* _Page extract_
┄┄┄┄┄┄┄┄┄┄┄┄┄┄┄┄┄┄┄┄
(Originally published in the May 4, 2013 issue of The
Blood-Horse magazine. Feel free to share your own thoughts and
the bottom of the column.)
By Evan Hammonds - @BH_EHammonds on Twitter
The April 25 death of Storm Cat at 30 at Overbrook Farm near Lexington doesn’t close the book on the greatest North American stallion of the last 20 years. The saga is far from over. As a super sire of sires—just like his grandsire Northern Dancer—his name will live in the pedigrees of top horses for generations to come.
The saga continues in large part due to his breeder and owner, William T. Young of Lexington, who believed in the horse, stood the horse, and helped shape Storm Cat’s career as a stallion. Young’s business principles that helped carry him to great success in Central Kentucky also carried him to the pinnacle of the sport he so dearly loved.
“The legacy of Storm Cat as far as Overbrook and Mr. Young is the one quote in the press release (of the horse’s death) that read ‘Storm Cat made Mr. Young look like a genius,’ ” said Ric Waldman, who was brought in by Young to manage Storm Cat’s stallion career. “Well, Mr. Young was a genius.”
Young had originally offered to sell Storm Cat as a yearling and the youngster was entered in the Keeneland July select yearling sale in 1984 but tested positive for equine viral arteritis (EVA). Keeneland officials offered to put Storm Cat in the September sale, but Young balked and decided to race the colt himself.
Few expected greatness when Storm Cat took up residency as one of two stallions at Overbrook in the winter of 1988, nearly 21⁄2 years removed from his best racing efforts at the end of his 2-year-old year in 1985 that included a heart-stopping nose loss in the Breeders’ Cup Juvenile (gr. I).
That span is a lifetime when a stallion operator is beating the bushes for suitable mates. As he had in the business world, Young stayed the course.
“Storm Cat wasn’t well received early on, but Mr. Young’s confidence in Storm Cat never wavered,” Waldman said. “He always believed in him.
“Any of the rest of us who had Storm Cat might have sold him or certainly might have laid off some ownership in him when he started at stud, but Mr. Young always saw the big picture and wasn’t afraid to take a risk and Storm Cat confirmed Mr. Young’s belief and confidence and willingness.”
What followed was the “big story.”
Despite the leading sire and broodmare sire titles, 180 stakes winners, and his command in the sales arena, Storm Cat wasn’t without his detractors. Some students of conformation would cringe with the mere mention of the name Storm Cat. Waldman acknowledges that.
┄┄┄┄┄┄┄┄┄┄┄┄┄┄┄┄┄┄┄┄
* _Dataset_
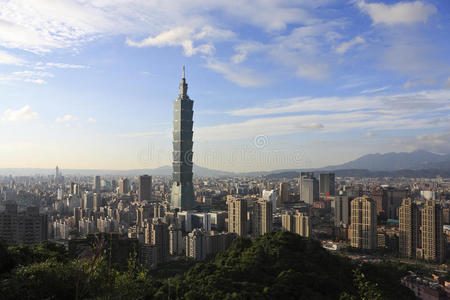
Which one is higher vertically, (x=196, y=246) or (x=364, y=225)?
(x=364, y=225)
┄┄┄┄┄┄┄┄┄┄┄┄┄┄┄┄┄┄┄┄
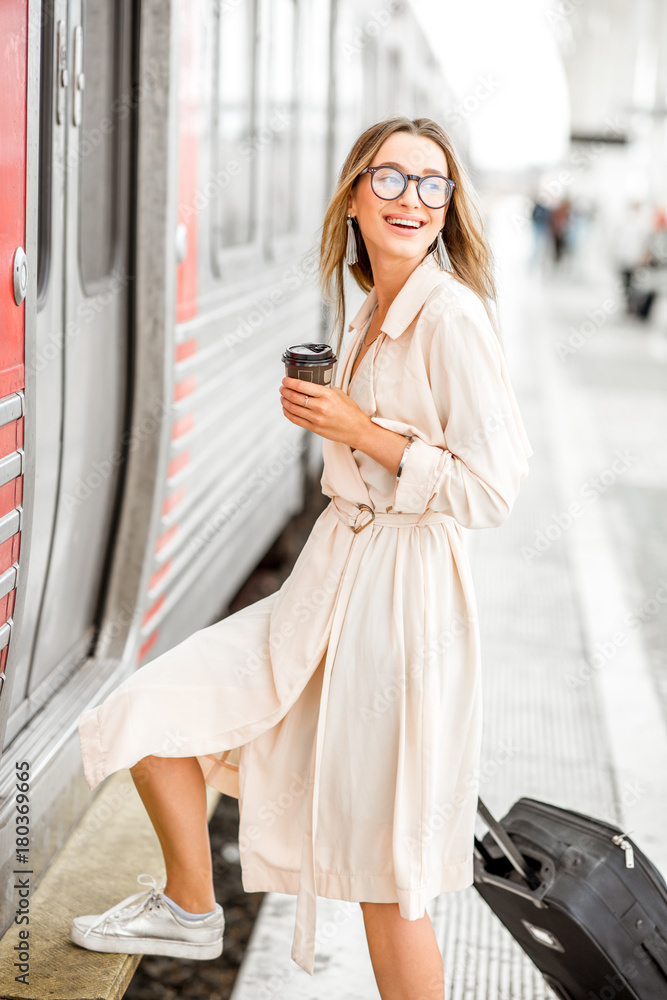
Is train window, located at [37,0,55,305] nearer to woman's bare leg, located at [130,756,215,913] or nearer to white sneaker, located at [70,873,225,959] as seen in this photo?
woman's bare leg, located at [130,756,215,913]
┄┄┄┄┄┄┄┄┄┄┄┄┄┄┄┄┄┄┄┄
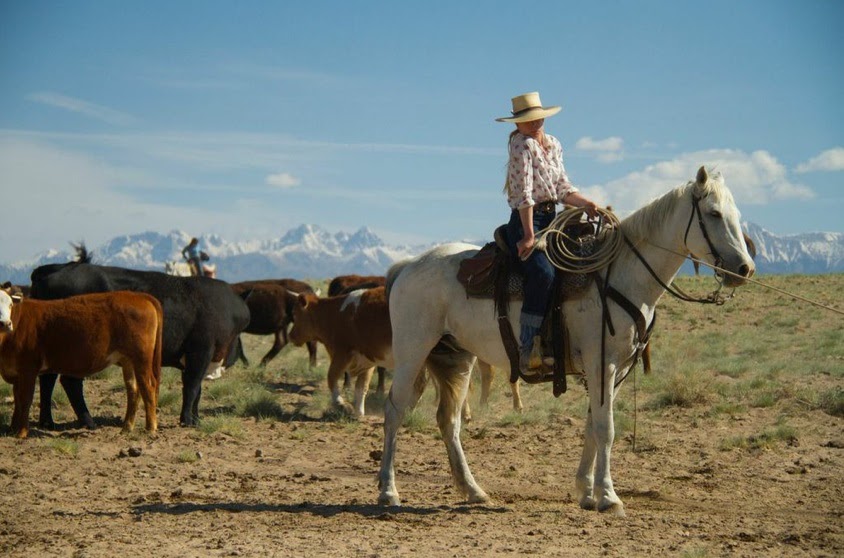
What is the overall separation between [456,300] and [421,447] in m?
┄┄┄┄┄┄┄┄┄┄┄┄┄┄┄┄┄┄┄┄
* _What needs to be done_
According to the Storm Cat column, who did William T. Young bring in to manage Storm Cat's stallion career?

* _Exercise solution_
Ric Waldman